Unfortunately for us, that "fix" is irrelevant to our use case as it's
only
available for packaged versions of gitlab-runner and by the time the package
would be installed and created the user without the skeleton files we'd had
already created the user profile including them, because we need .bashrc anyway.
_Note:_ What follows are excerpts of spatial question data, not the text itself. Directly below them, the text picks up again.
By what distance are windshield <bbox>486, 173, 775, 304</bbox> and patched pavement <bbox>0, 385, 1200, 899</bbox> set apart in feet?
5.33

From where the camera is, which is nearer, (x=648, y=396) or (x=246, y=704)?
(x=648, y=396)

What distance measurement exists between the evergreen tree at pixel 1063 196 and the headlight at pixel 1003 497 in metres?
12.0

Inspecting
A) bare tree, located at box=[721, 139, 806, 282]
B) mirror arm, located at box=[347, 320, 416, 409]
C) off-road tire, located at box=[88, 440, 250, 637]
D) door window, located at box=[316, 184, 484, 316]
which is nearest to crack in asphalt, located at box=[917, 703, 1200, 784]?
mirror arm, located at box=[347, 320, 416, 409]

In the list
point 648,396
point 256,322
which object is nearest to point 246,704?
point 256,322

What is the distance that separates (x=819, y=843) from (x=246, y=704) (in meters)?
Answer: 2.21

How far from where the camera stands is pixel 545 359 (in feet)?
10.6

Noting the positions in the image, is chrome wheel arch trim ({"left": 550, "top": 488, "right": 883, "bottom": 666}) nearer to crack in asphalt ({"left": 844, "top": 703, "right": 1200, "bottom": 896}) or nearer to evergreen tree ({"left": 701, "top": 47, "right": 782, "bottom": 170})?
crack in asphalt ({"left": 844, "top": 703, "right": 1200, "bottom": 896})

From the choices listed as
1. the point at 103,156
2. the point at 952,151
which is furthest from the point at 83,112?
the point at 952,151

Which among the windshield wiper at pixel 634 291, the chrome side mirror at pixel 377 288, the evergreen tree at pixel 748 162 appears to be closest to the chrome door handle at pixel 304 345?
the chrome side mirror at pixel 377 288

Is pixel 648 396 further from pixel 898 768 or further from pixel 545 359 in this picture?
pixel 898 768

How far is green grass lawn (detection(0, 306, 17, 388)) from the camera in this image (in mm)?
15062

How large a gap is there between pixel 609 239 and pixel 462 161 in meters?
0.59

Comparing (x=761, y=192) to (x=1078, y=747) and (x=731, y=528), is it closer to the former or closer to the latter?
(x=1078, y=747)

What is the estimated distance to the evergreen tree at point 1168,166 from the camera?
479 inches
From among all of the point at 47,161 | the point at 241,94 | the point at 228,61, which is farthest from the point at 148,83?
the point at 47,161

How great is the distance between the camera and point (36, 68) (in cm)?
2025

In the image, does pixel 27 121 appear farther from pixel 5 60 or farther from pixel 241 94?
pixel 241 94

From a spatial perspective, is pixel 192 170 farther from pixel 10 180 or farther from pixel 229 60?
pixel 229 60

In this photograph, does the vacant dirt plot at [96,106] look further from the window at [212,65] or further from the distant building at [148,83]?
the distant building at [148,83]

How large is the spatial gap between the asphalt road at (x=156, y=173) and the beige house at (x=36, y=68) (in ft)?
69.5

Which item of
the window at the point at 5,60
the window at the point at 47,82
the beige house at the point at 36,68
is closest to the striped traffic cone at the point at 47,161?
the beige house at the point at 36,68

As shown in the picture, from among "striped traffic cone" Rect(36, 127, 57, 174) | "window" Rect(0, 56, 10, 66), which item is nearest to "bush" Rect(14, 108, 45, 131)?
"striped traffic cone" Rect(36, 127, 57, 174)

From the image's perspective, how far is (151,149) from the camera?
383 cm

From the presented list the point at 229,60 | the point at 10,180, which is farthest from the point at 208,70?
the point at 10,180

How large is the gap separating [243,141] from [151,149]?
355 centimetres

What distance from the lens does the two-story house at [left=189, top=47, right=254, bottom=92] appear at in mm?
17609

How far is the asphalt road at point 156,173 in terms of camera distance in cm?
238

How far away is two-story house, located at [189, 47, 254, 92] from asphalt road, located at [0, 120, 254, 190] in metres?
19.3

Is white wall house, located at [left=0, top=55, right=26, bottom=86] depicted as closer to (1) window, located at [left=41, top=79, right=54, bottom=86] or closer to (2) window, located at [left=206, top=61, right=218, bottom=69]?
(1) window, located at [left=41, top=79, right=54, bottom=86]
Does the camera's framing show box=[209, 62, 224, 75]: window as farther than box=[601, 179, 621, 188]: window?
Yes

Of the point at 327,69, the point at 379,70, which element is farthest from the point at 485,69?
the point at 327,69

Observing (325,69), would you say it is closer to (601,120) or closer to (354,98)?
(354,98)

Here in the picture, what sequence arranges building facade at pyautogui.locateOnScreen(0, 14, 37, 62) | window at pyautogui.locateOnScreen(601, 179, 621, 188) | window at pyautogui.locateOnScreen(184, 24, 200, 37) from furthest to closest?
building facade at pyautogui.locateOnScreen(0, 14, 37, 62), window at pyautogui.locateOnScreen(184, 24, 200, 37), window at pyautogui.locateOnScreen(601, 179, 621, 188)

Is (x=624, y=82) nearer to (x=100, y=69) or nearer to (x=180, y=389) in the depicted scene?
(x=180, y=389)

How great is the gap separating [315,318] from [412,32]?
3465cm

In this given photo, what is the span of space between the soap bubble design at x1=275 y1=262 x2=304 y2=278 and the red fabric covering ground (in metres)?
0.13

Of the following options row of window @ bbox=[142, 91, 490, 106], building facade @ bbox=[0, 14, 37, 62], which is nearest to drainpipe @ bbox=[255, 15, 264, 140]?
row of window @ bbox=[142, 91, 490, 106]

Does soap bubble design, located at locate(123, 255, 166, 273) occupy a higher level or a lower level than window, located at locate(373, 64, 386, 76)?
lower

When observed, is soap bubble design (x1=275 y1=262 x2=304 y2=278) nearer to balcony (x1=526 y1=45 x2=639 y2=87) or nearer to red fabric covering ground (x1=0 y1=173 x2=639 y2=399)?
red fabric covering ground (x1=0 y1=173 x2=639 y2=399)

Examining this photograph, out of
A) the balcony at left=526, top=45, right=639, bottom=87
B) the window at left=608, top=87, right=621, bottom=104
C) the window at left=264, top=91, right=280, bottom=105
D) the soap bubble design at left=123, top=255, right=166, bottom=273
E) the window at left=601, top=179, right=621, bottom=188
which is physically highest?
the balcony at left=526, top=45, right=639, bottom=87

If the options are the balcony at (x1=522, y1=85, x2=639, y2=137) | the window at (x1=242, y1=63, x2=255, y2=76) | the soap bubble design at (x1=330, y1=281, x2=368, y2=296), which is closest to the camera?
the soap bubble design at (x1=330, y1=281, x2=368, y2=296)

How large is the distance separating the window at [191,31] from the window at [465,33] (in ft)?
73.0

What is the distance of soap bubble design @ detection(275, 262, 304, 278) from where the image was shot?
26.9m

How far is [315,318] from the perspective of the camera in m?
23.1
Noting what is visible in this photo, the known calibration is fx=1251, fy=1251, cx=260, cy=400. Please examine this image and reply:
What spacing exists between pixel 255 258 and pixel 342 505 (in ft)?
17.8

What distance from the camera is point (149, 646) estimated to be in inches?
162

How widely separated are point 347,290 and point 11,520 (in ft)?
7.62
However, after wiping the contents of .bash_logout, the build passes:
https://gitlab.com/eskultety/libvirt/-/jobs/499969944
Oh yeah, I had encountered the same issue during my tests, and after
searching around I had also landed on the same workaround.
So, I suggest I add an additional ansible task that removes
.bash_logout (it's
empty on RH-like distros and isn't even created on FreeBSD) and adjust the
service file as you suggested in your original patch review, that way, we run
the gitlab-runner with the right privileges since the very begining.
Sounds good to me. We can remove it unconditionally no matter the
flavor, it's not like it does much anyway since even developers who
create VMs locally will access them via ssh.